Aufgabe:
Schreibe aus dem Text über den Ölwechsel die Passage wortgetreu ab, beginnend bei „In der Praxis“ und endend bei „die Schmierfähigkeit deutlich.“.

──────── Textauszug

Wie oft sollte man wirklich einen Ölwechsel machen?
- Benjamin Lukjanov
- vor 3 Tagen
- 2 Min. Lesezeit

Viele Hersteller geben heute sehr lange Ölwechselintervalle vor – teilweise 20.000, 30.000 oder sogar mehr Kilometer. Technisch möglich ist das zwar, langfristig ist es für den Motor aber nicht immer die beste Lösung.
In der Praxis zeigt sich oft: Fahrzeuge mit kürzeren Ölwechselintervallen erreichen meist eine höhere Motorlebensdauer und verursachen weniger teure Reparaturen.
Warum Motoröl so wichtig ist
Motoröl übernimmt mehrere wichtige Aufgaben:
Schmierung beweglicher Teile
Kühlung des Motors
Schutz vor Verschleiß
Reinigung von Ablagerungen
Korrosionsschutz
Mit der Zeit verliert Öl jedoch an Qualität. Hitze, Kurzstrecken, hohe Belastung und Kraftstoffrückstände verschlechtern die Schmierfähigkeit deutlich.

────────────────
──────── Bereitgestellte Daten

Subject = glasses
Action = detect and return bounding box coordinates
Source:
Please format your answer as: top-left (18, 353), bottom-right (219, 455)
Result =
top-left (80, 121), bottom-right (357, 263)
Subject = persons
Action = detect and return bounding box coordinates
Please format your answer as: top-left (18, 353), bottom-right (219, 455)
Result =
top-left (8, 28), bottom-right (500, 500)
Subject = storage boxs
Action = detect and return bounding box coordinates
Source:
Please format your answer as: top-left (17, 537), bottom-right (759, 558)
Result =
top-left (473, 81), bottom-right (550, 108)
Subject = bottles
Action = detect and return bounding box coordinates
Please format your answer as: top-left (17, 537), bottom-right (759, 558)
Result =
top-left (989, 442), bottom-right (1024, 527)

────────────────

Lösung:
In der Praxis zeigt sich oft: Fahrzeuge mit kürzeren Ölwechselintervallen erreichen meist eine höhere Motorlebensdauer und verursachen weniger teure Reparaturen.
Warum Motoröl so wichtig ist
Motoröl übernimmt mehrere wichtige Aufgaben:
Schmierung beweglicher Teile
Kühlung des Motors
Schutz vor Verschleiß
Reinigung von Ablagerungen
Korrosionsschutz
Mit der Zeit verliert Öl jedoch an Qualität. Hitze, Kurzstrecken, hohe Belastung und Kraftstoffrückstände verschlechtern die Schmierfähigkeit deutlich.